Extract to read:
■ ■ ■

WS 2005/2006    Preuß Texterschließung    Staatsexamen Frühjahr 2002: text 7

   The New World had a profound impact on the quality of European life and the shape of European thought. To some observers it was a raw and barbarous place requiring the civilizing hand of European man; others pronounced it virgin and unspoiled, a land of purity, youth, and innocence, where man might be remade. All, however, were very nearly mesmerized by it. From the Halls of Montezuma to the Kingdom of the Saguenay it seemed a fabulous place, its treasure and potential far exceeding anything to be found in the world they knew.
   In time many commentators found its incredible promise most fully realized in the United States. There liberty and abundance had combined to produce a spectacularly successful civilization, one committed to, and apparently able to sustain, a society of opportunity and freedom for all. With the making of a successful revolution, the special virtues of American society came to be viewed not simply äs an emanation of place but as a function of politics, for the republican order seemed simultaneously to confirm and amplify American freedoms. American political and social principles, it was thought, would redeem Europe from the lassitude of aristocratic domination.

■ ■ ■

Record excerpts:
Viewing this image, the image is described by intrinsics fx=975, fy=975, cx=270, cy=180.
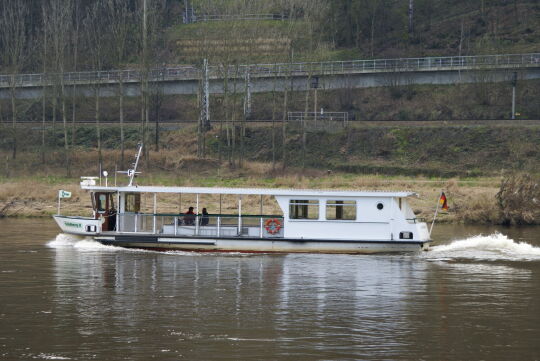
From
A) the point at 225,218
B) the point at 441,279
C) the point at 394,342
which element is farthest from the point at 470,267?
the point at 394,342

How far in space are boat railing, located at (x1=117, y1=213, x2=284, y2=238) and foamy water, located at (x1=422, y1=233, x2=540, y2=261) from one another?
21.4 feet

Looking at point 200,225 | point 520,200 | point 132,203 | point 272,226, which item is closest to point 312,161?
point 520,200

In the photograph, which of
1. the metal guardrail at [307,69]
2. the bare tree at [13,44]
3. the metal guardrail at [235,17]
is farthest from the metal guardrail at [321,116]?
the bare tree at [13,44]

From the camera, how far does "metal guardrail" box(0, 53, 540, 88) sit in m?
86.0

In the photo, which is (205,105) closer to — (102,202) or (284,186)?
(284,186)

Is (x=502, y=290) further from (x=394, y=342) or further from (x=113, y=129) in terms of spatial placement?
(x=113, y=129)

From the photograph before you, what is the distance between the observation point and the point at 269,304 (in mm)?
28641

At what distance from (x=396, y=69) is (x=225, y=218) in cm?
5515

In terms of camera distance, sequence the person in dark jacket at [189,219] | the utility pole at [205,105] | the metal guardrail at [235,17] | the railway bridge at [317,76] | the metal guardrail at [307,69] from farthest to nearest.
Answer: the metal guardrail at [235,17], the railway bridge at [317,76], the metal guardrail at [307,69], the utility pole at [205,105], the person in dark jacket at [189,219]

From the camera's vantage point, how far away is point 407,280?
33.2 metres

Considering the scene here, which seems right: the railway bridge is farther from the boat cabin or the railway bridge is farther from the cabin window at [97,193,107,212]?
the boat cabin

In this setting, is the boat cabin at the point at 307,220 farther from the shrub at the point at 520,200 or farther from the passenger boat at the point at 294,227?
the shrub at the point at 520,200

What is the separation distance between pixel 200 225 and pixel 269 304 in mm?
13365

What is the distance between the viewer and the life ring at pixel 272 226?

■ ■ ■

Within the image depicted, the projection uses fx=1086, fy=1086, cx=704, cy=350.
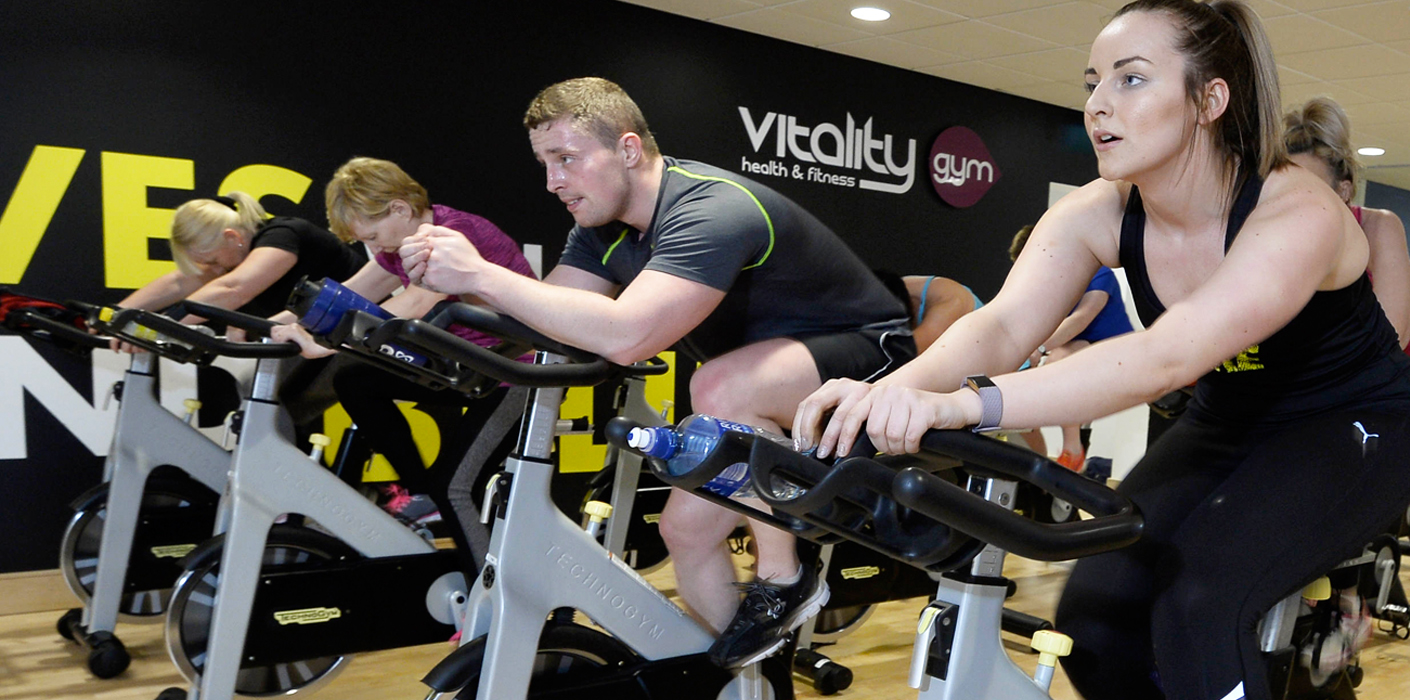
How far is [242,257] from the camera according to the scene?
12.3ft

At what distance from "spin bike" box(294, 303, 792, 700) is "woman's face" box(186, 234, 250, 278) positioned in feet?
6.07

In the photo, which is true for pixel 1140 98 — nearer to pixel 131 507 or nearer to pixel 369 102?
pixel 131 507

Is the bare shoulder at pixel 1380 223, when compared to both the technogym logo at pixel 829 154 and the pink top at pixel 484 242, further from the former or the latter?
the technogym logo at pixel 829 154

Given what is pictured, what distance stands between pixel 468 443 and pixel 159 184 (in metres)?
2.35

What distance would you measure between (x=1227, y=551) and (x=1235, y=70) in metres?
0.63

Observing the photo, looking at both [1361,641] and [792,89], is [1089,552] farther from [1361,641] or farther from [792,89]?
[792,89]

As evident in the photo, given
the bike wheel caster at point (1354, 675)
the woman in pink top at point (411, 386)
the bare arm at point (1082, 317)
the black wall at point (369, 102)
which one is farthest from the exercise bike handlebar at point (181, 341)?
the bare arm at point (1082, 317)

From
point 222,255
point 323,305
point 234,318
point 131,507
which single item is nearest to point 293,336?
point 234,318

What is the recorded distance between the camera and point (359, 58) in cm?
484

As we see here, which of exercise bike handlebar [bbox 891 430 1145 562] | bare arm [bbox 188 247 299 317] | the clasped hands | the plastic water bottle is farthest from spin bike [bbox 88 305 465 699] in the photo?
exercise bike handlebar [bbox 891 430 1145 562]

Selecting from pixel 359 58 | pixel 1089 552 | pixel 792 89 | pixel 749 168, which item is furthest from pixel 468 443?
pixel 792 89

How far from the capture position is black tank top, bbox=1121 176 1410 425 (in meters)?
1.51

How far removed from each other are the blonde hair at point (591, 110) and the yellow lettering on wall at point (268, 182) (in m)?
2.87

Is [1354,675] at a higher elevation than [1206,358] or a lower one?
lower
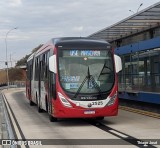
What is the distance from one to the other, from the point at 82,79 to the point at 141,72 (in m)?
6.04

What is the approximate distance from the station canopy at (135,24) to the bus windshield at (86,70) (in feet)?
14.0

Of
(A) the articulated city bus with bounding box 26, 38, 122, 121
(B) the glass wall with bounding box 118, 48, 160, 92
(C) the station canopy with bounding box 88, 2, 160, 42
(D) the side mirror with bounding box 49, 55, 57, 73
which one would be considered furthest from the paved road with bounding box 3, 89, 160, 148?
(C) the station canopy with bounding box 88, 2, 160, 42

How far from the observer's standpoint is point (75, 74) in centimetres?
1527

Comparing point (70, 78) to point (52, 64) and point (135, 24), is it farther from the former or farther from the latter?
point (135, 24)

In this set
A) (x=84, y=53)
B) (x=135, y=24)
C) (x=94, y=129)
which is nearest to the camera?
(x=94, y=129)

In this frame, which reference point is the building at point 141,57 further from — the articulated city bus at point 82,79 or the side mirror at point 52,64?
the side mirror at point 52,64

■ ■ ■

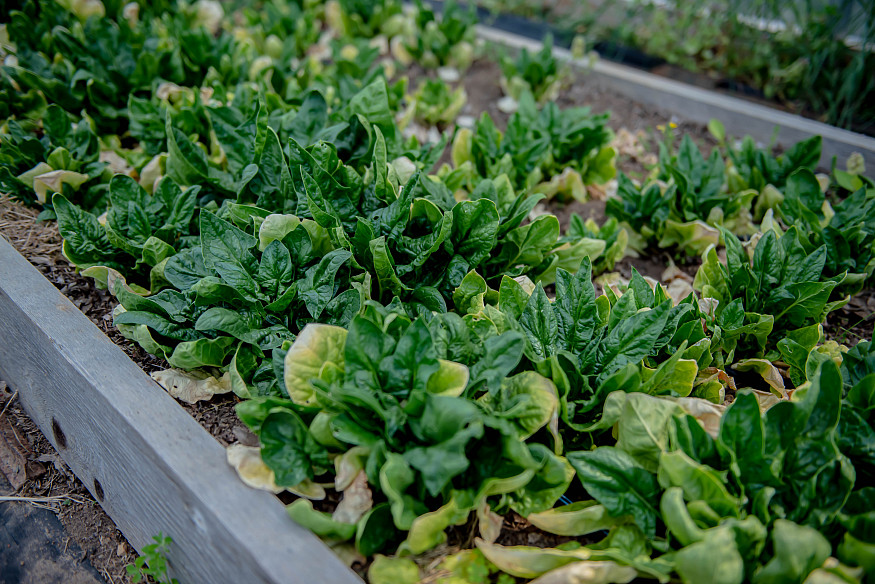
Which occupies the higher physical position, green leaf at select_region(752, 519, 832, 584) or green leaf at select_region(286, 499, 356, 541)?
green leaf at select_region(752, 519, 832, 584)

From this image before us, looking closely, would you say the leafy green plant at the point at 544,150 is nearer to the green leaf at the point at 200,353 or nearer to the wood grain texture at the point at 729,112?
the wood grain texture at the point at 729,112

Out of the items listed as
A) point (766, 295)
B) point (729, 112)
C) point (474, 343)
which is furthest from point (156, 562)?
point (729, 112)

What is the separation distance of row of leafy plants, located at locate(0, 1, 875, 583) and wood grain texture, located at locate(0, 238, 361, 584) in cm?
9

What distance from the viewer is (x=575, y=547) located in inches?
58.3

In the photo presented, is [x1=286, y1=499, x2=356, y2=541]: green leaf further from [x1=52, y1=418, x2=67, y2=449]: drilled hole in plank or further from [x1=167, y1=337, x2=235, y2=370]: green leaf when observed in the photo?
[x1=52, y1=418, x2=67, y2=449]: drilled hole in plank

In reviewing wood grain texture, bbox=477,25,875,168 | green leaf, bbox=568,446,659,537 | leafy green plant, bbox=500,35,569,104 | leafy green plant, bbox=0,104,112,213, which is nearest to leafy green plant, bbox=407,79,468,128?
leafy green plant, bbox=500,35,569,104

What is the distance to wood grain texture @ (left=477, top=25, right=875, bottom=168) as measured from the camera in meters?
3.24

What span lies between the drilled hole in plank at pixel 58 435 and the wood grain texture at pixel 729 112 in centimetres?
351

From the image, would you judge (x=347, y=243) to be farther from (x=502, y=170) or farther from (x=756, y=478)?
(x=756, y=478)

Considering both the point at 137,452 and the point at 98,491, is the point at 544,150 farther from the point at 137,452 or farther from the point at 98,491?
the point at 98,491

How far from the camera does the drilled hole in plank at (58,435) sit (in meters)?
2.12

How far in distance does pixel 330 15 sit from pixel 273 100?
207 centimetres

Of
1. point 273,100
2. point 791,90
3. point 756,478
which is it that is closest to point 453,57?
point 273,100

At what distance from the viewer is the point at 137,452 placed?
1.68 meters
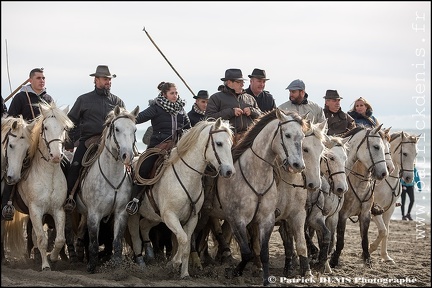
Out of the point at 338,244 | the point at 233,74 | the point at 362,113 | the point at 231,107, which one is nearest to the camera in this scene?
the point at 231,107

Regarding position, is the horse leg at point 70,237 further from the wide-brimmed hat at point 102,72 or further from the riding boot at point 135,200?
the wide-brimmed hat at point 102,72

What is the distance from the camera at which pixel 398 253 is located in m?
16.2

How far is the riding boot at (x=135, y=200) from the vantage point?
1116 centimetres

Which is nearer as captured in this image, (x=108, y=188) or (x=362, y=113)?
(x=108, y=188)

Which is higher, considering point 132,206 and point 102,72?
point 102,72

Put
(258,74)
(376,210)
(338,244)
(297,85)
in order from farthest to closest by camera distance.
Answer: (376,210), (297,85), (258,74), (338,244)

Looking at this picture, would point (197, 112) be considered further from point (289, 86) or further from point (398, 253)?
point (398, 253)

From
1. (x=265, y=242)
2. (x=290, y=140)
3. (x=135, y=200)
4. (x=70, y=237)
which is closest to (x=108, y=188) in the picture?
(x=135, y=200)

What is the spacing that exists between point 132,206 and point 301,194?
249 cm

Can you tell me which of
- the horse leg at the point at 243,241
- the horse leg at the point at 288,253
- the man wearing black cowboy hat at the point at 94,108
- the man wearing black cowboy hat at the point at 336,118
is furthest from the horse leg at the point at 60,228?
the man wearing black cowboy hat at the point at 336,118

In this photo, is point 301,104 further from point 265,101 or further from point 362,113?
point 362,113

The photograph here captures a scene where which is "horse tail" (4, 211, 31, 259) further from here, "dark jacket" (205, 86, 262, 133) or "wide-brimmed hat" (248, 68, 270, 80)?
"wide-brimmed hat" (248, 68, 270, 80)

■ ■ ■

What to work on:
- a) Answer these questions on the passage about the New World:
(i) According to some observers, what did the New World require?
(ii) In which country did many commentators find the New World's promise most fully realized?
(iii) From what did people think American political and social principles would redeem Europe?
- b) Return the section of the passage about the New World that starts with "The New World" and goes on through "world they knew.".
The entries play no part in the work here.

Solutions by task:
- a)
(i) The civilizing hand of European man.
(ii) The United States.
(iii) The lassitude of aristocratic domination.

- b)
The New World had a profound impact on the quality of European life and the shape of European thought. To some observers it was a raw and barbarous place requiring the civilizing hand of European man; others pronounced it virgin and unspoiled, a land of purity, youth, and innocence, where man might be remade. All, however, were very nearly mesmerized by it. From the Halls of Montezuma to the Kingdom of the Saguenay it seemed a fabulous place, its treasure and potential far exceeding anything to be found in the world they knew.